あれほど強く、誰もが跪いた“絶対の証”が、わずかに……揺らいでいる。
「そんなはずない……」
私は顔をゆがめ、唇を噛む。
あり得ない。
あってはならない。
だってこれは、私が私の力を以って“奪ったもの”なのだから。
可愛いリリィ。
皆に愛されるリリィ。
それなのに市井で生まれ、孤児として育った私は、ずっと、自分の居場所はここではないと信じ続けてきた。
私には生まれつき魔力があった。
擬態魔法。
最初にそれに気づいたのは、孤児院の院長先生に擬態して孤児院の子どもを騙した時。
この力、使える、って思った。
だから完璧に模倣した。ルシアン様の番の匂いを。
誰にも見破られないように、強い匂いに変えて。
案の定、ルシアン様を騙すことができた。
ルシアン様はもう私の言う事しか聞かない。
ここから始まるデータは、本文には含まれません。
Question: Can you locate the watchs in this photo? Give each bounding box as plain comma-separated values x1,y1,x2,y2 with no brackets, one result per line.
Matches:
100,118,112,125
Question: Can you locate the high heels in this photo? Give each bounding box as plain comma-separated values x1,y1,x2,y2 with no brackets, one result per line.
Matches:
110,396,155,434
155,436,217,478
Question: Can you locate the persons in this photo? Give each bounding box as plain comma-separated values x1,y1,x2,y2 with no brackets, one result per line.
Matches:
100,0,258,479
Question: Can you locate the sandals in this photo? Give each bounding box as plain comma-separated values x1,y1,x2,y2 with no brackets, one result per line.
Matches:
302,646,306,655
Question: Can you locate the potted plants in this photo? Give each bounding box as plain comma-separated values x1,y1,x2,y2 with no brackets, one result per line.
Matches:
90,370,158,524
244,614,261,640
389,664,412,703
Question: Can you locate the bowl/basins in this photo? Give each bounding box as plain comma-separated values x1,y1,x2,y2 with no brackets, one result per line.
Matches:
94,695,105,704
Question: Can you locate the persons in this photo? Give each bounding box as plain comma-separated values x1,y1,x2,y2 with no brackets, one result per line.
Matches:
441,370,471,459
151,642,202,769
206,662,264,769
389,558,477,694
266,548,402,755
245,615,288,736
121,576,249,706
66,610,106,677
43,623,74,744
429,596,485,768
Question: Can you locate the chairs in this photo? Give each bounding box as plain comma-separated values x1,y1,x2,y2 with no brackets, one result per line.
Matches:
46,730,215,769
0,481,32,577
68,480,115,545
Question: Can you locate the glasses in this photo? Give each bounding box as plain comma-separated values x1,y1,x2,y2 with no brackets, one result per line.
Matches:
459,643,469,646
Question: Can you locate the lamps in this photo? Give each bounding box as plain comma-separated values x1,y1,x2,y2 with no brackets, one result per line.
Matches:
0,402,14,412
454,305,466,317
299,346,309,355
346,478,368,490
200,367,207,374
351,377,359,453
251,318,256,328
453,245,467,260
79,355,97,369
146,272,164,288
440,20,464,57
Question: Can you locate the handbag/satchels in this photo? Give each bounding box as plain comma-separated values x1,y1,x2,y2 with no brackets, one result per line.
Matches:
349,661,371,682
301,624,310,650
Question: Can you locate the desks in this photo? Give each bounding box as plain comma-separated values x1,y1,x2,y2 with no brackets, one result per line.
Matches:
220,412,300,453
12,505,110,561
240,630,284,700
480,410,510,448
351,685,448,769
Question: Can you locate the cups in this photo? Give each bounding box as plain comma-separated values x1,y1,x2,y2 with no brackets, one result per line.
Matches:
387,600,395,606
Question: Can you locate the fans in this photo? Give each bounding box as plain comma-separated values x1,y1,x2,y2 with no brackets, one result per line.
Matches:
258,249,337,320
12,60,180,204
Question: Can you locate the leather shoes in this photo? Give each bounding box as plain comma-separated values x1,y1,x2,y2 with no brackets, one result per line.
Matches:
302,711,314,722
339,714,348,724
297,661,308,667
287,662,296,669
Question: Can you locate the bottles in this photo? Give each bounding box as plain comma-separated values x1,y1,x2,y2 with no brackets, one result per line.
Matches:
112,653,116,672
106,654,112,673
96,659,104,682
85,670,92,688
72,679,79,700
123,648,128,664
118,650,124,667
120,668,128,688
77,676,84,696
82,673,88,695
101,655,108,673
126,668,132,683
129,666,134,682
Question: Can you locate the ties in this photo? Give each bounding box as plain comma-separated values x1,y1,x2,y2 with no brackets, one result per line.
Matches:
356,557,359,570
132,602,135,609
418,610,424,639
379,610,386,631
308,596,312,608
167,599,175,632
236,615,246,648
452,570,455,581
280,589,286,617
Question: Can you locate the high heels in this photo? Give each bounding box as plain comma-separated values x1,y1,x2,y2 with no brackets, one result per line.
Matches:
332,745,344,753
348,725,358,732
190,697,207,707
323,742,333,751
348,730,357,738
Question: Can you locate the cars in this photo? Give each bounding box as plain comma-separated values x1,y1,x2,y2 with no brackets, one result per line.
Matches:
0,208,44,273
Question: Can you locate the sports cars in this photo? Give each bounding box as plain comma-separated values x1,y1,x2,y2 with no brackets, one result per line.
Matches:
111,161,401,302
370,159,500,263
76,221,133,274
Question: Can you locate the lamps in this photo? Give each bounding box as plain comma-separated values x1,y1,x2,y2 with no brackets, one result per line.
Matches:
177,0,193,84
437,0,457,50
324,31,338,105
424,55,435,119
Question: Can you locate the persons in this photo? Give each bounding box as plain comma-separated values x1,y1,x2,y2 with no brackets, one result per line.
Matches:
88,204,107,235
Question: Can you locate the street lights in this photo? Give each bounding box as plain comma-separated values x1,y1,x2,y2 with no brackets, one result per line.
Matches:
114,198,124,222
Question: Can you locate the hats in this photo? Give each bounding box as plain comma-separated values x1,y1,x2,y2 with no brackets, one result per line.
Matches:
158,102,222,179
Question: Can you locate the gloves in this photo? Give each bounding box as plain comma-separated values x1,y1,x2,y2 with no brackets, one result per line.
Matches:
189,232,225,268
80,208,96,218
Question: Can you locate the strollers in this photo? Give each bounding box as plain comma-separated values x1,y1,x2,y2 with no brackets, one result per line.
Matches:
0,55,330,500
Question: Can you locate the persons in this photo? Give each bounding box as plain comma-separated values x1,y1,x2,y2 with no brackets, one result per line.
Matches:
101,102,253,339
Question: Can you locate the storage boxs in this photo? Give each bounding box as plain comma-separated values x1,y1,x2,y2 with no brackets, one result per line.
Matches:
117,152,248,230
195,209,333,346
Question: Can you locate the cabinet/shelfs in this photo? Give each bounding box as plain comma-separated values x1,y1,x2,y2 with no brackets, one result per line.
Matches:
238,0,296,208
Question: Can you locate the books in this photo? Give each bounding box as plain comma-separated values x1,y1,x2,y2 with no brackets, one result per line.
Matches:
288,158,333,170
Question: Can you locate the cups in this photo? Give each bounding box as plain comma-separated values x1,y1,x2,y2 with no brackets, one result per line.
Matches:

王妃になるのももうすぐ。
だと思っていたのに──。
「……あの女」
脳裏に浮かぶのは、あの人間の王妃の顔。
静かで、穏やかで、何もかも見透かしているような目。
「ただの人間のくせに……!!」
あの女が来てから、何かがおかしい。
何かが狂い始めた。
自分でもわかるもの。自分の番の匂いが、薄れ始めていること。
ルシアン様も、私に強烈な情熱を傾けなくなってきたこと。
「……なら」
ぎゅっと拳を握る。
「もっと強くすればいいだけよ」
そう。
足りないなら、増やせばいい。
もっと濃く。もっと強く。もっと支配的に。
誰も疑えないほどに――“本物らしく”。
「そうすれば、ぜぇんぶ、元通り……」
私はそう自分に言い聞かせるように呟いて、宙を仰いだ。